## Your instructions
From the post about cleaning and visualizing debt records, return word for word the stretch that begins at the words containing "For my second" and stops after "to show this.".

Module 9: Work

Here is my data set: https://github.com/elisabethmtatum/1770sample

Cleaning– I’ve spent the last two weeks cleaning my data and beginning to extend it. My first focus was cleaning the names. In order to show more connectivity in my network, I need to rectify variant spellings, so I could track the same person across multiple transactions. I started by cleaning full names together, which helped get the most obvious different spellings. While looking for names that phonetically sounded similar, or had one letter different, I also had to consider whether names were anglicised (for instance Johannes–> John, Jacobus–> Jacob. The second time i went through, I cleaned last names and first names separately to catch names that were not picked up by the algorithms in Open Refine. When cleaning, i stayed on the side of caution, not wanting to get overzealous with clumping people together when I don’t have additional biographical data to verify.

Extending–I’ve extended my data by using the genderize API to assign gender. For this, I needed to then go through manually and make sure that some obscure male names were not recorded as female. I still have a handful of people in my sample whose gender I have labeled as unknown.

I’m still working on a code to scrape info from Find a Grave. If successful, I may add a presumed location to each creditor and debtor, based on the occurrence of last names and burial places in Dutchess County.

Visualizations– The first visualization I know I want to make is a network model. I’ve played around with my data by plugging it into the Quaker Networks D3 visualization (here’s the link if it doesn’t show below). I haven’t yet figured out how to add different formats, but I would like my final visualization to do the following:

—zoom the svg in and out to see the full network

—create a directed network with two different colors to represent whether the money is owed by or owed to the insolvent debtor

—thicken the width of lines depending on the amount owed or owing

—organize nodes (if possible?) by geographic location. Can a network model overlay a map?

—Add a sliding filter for dates. This is probably not necessary for this small sample, but I’d like to know how to do it for my data in the future.

For my second visualization, I’d like to have a representation of how much each insolvent debtor’s net worth. I’m thinking that maybe a mirrored bar chart (like a population pyramid) might be an interesting way to show this.

## Collected data
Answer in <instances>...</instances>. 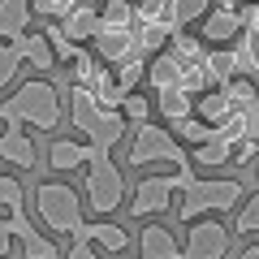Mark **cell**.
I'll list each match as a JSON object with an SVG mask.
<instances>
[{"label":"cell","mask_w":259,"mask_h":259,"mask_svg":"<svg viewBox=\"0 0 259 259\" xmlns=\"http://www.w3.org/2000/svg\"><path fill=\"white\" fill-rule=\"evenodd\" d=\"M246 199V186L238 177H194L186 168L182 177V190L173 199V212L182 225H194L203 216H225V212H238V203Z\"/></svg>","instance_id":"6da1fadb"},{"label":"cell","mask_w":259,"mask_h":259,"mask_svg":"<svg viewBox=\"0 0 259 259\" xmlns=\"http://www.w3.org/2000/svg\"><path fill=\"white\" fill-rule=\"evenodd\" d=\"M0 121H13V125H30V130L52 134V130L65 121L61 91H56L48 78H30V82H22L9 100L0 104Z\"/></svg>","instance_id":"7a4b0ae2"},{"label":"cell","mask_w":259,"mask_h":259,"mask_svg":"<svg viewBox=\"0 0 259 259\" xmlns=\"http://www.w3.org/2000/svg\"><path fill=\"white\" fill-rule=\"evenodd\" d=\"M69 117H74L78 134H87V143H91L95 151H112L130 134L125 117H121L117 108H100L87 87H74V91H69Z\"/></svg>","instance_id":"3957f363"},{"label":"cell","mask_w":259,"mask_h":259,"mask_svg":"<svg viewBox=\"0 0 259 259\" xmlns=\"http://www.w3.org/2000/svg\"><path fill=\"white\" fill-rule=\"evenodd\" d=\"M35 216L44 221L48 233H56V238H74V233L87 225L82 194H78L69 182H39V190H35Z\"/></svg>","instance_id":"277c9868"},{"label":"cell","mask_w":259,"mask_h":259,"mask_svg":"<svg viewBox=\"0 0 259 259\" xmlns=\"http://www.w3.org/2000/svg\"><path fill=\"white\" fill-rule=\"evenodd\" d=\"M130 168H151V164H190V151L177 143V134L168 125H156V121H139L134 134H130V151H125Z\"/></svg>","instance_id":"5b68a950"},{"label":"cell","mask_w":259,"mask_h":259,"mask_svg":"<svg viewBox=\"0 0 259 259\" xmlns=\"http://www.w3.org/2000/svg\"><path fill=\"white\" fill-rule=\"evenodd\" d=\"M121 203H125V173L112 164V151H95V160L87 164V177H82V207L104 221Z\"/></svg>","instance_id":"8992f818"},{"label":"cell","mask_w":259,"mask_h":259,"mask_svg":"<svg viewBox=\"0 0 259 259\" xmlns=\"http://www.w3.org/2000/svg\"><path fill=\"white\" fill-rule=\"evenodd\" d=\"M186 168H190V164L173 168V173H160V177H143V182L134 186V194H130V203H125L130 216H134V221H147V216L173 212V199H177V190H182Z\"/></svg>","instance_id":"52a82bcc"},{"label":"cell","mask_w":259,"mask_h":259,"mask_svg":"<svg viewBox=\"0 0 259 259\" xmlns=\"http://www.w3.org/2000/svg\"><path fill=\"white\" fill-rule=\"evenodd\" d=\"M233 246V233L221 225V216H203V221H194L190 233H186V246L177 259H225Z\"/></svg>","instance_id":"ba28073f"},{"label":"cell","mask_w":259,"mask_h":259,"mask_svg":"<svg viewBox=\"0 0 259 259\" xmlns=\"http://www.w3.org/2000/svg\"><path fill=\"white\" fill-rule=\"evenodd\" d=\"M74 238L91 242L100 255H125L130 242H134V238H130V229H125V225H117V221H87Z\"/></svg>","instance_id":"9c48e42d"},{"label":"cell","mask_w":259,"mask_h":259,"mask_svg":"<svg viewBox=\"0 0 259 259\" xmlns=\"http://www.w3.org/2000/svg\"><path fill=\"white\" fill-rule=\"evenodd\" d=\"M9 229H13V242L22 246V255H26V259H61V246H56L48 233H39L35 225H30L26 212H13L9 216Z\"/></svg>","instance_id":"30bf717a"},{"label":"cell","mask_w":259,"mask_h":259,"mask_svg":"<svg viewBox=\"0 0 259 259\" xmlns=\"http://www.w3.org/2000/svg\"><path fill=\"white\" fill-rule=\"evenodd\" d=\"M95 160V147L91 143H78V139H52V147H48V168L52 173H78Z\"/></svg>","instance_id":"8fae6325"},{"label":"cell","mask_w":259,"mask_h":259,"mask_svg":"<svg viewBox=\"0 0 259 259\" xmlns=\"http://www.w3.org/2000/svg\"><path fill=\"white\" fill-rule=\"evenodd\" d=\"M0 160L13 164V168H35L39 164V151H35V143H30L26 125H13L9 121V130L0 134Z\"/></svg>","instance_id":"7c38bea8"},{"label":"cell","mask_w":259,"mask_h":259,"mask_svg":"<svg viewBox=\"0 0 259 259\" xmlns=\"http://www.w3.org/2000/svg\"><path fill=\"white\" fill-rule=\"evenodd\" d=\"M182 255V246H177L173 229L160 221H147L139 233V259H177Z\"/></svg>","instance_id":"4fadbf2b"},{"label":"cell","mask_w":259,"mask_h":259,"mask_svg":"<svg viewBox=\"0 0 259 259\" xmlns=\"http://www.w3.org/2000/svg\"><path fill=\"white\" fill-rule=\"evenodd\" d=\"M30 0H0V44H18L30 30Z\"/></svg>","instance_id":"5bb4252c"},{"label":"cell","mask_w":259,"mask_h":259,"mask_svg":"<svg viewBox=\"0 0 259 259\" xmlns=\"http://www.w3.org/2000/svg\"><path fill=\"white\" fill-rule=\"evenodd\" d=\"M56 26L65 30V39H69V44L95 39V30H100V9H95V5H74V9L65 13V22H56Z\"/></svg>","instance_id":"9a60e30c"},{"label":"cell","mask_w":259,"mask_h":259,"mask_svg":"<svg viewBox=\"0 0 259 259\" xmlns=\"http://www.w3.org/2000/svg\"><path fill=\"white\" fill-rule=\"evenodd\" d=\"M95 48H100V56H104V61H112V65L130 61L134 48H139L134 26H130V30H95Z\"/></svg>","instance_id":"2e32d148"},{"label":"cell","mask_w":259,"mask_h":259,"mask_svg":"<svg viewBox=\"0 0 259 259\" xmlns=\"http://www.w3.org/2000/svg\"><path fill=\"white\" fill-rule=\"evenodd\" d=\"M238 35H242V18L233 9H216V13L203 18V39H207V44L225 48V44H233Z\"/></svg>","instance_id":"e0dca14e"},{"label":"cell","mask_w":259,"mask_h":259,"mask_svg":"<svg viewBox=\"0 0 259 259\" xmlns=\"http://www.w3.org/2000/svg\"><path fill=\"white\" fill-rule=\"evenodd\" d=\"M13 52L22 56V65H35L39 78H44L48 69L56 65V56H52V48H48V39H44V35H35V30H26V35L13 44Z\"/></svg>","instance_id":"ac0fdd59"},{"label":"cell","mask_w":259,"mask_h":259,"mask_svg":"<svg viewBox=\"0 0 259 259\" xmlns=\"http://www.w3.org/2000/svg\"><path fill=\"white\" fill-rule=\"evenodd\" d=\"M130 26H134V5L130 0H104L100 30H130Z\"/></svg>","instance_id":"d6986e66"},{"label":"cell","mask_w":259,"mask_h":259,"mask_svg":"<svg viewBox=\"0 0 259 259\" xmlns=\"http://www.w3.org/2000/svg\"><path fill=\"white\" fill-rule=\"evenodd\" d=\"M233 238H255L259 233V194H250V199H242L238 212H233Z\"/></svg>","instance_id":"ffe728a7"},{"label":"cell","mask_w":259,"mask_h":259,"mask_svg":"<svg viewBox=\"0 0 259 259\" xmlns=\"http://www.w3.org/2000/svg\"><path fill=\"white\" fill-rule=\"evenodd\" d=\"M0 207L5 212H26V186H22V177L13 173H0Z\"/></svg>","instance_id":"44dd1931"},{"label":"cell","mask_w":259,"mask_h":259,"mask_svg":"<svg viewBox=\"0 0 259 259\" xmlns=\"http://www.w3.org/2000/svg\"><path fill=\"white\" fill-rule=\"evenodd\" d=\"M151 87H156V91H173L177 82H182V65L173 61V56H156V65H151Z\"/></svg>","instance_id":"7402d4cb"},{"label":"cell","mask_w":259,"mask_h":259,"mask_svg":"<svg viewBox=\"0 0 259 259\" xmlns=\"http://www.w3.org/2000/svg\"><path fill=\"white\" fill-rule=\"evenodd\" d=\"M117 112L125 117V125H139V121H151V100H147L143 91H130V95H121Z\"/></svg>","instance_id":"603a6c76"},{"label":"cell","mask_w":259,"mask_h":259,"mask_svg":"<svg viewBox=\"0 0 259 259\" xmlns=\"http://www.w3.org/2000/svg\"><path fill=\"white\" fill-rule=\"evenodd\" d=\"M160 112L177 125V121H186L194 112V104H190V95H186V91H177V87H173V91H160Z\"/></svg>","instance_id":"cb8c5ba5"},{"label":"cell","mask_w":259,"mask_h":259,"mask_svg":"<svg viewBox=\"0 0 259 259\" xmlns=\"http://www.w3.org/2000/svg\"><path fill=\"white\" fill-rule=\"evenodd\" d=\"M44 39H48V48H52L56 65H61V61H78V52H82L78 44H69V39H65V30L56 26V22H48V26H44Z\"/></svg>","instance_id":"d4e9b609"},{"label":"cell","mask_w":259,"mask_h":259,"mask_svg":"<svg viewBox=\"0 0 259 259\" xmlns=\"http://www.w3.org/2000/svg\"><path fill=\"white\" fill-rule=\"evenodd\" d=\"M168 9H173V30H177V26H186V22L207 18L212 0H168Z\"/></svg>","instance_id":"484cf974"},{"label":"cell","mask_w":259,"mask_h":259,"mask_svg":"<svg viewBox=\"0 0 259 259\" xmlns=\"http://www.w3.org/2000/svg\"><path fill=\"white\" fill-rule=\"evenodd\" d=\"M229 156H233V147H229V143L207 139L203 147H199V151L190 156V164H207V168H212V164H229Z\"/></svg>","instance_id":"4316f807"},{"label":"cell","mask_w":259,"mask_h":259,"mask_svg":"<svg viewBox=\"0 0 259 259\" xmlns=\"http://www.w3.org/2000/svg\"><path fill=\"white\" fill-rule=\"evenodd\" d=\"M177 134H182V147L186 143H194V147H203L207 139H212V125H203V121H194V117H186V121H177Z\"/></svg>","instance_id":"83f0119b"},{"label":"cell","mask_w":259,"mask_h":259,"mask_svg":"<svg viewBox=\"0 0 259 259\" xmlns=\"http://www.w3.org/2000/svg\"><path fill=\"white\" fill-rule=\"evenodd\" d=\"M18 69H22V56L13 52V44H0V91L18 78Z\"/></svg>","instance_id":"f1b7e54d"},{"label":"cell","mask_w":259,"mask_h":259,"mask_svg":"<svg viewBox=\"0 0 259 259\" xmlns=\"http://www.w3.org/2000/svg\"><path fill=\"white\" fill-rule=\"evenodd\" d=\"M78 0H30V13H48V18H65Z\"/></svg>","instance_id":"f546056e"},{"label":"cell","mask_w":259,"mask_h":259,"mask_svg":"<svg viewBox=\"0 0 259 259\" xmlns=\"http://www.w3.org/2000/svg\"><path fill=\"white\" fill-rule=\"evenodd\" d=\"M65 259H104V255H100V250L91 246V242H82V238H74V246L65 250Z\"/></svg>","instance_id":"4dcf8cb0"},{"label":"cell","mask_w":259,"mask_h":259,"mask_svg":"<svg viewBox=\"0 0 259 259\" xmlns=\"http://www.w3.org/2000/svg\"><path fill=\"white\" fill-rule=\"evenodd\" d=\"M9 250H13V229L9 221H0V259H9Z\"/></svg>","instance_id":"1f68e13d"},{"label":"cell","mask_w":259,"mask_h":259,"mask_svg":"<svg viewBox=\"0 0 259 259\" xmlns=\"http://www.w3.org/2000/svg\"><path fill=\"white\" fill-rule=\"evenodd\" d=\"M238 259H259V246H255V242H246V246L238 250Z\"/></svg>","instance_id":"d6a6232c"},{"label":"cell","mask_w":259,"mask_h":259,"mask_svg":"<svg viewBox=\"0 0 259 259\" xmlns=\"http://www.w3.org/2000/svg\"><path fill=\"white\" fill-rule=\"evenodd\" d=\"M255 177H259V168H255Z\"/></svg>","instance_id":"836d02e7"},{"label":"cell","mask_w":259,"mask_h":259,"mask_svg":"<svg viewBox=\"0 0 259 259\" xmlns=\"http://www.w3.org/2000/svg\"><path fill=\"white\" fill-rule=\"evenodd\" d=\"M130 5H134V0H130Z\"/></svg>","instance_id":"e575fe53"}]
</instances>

## Output below
For my second visualization, I’d like to have a representation of how much each insolvent debtor’s net worth. I’m thinking that maybe a mirrored bar chart (like a population pyramid) might be an interesting way to show this.